* _AIM OF THE TASK_: Reproduce the full listing that appears beneath this instruction exactly.

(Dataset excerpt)
+ + + + +

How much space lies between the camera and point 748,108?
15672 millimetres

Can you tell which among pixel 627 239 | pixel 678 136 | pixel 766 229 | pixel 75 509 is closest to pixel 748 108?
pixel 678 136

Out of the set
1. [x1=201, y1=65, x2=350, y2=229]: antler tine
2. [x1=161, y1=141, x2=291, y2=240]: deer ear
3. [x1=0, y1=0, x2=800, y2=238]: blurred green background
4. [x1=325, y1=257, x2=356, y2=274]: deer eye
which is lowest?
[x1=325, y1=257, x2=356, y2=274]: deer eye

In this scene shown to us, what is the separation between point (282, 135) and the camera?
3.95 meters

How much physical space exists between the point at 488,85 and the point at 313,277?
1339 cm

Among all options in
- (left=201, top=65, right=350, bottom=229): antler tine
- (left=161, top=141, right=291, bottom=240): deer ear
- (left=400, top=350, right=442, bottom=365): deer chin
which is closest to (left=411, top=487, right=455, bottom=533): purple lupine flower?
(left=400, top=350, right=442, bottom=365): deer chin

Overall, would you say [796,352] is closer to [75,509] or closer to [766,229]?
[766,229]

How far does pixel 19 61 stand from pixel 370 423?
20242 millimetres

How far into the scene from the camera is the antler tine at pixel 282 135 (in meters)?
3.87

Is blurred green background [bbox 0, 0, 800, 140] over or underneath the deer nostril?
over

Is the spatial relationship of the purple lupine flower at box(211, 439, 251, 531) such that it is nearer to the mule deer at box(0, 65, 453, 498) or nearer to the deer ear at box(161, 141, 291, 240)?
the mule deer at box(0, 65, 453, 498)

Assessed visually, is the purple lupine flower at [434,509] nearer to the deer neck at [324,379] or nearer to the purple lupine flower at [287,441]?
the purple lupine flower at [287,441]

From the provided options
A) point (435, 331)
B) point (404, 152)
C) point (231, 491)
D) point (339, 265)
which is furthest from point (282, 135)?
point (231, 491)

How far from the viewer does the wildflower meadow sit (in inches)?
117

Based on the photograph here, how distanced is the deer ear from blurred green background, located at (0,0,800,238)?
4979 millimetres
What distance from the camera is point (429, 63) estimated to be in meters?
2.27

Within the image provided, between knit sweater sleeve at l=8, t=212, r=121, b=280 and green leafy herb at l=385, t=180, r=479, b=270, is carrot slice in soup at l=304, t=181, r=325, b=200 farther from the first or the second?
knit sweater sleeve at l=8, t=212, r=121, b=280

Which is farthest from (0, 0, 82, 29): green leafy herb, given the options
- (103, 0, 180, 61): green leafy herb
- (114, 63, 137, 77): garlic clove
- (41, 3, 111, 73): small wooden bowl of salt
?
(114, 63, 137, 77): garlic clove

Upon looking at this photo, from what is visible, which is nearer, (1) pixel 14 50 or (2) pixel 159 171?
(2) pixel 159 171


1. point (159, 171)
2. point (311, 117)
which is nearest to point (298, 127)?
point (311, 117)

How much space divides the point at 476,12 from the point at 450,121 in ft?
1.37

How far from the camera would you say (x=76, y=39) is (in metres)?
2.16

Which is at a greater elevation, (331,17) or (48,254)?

+ + + + +

* _EXERCISE RESULT_:
How much space lies between the camera and point 748,108?
15672 millimetres

Can you tell which among pixel 627 239 | pixel 678 136 | pixel 766 229 | pixel 75 509 is closest to pixel 748 108?
pixel 678 136

Out of the set
1. [x1=201, y1=65, x2=350, y2=229]: antler tine
2. [x1=161, y1=141, x2=291, y2=240]: deer ear
3. [x1=0, y1=0, x2=800, y2=238]: blurred green background
4. [x1=325, y1=257, x2=356, y2=274]: deer eye
which is lowest?
[x1=325, y1=257, x2=356, y2=274]: deer eye

In this scene shown to us, what is the separation between point (282, 135) and the camera?
3.95 meters

How much physical space exists between the point at 488,85 and the point at 313,277?
1339 cm

Among all options in
- (left=201, top=65, right=350, bottom=229): antler tine
- (left=161, top=141, right=291, bottom=240): deer ear
- (left=400, top=350, right=442, bottom=365): deer chin
which is closest to (left=411, top=487, right=455, bottom=533): purple lupine flower?
(left=400, top=350, right=442, bottom=365): deer chin

Overall, would you say [796,352] is closer to [75,509] or closer to [766,229]?
[766,229]

How far does pixel 19 61 stand from pixel 370 423?
20242 millimetres

How far into the scene from the camera is the antler tine at pixel 282 135 (in meters)?
3.87

Is blurred green background [bbox 0, 0, 800, 140] over or underneath the deer nostril?
over

Is the spatial relationship of the purple lupine flower at box(211, 439, 251, 531) such that it is nearer to the mule deer at box(0, 65, 453, 498) or nearer to the deer ear at box(161, 141, 291, 240)?
the mule deer at box(0, 65, 453, 498)

Assessed visually, is the purple lupine flower at [434,509] nearer to the deer neck at [324,379] or nearer to the purple lupine flower at [287,441]?
the purple lupine flower at [287,441]

From the provided options
A) point (435, 331)
B) point (404, 152)
C) point (231, 491)
D) point (339, 265)
which is furthest from point (282, 135)?
point (231, 491)

How far from the viewer does the wildflower meadow sit (in inches)?
117

Based on the photograph here, how distanced is the deer ear from blurred green background, located at (0,0,800,238)?
4979 millimetres
What distance from the camera is point (429, 63) estimated to be in meters?
2.27

Within the image provided, between knit sweater sleeve at l=8, t=212, r=121, b=280 and green leafy herb at l=385, t=180, r=479, b=270, is carrot slice in soup at l=304, t=181, r=325, b=200 farther from the first or the second?
knit sweater sleeve at l=8, t=212, r=121, b=280

Which is farthest from (0, 0, 82, 29): green leafy herb, given the options
- (103, 0, 180, 61): green leafy herb
- (114, 63, 137, 77): garlic clove
- (41, 3, 111, 73): small wooden bowl of salt
?
(114, 63, 137, 77): garlic clove

Upon looking at this photo, from what is visible, which is nearer, (1) pixel 14 50 or (2) pixel 159 171?
(2) pixel 159 171


1. point (159, 171)
2. point (311, 117)
which is nearest to point (298, 127)?
point (311, 117)

How much space divides the point at 476,12 from the point at 450,121 in ft?
1.37

How far from the camera would you say (x=76, y=39) is (in metres)?
2.16

Which is at a greater elevation, (331,17) or (48,254)?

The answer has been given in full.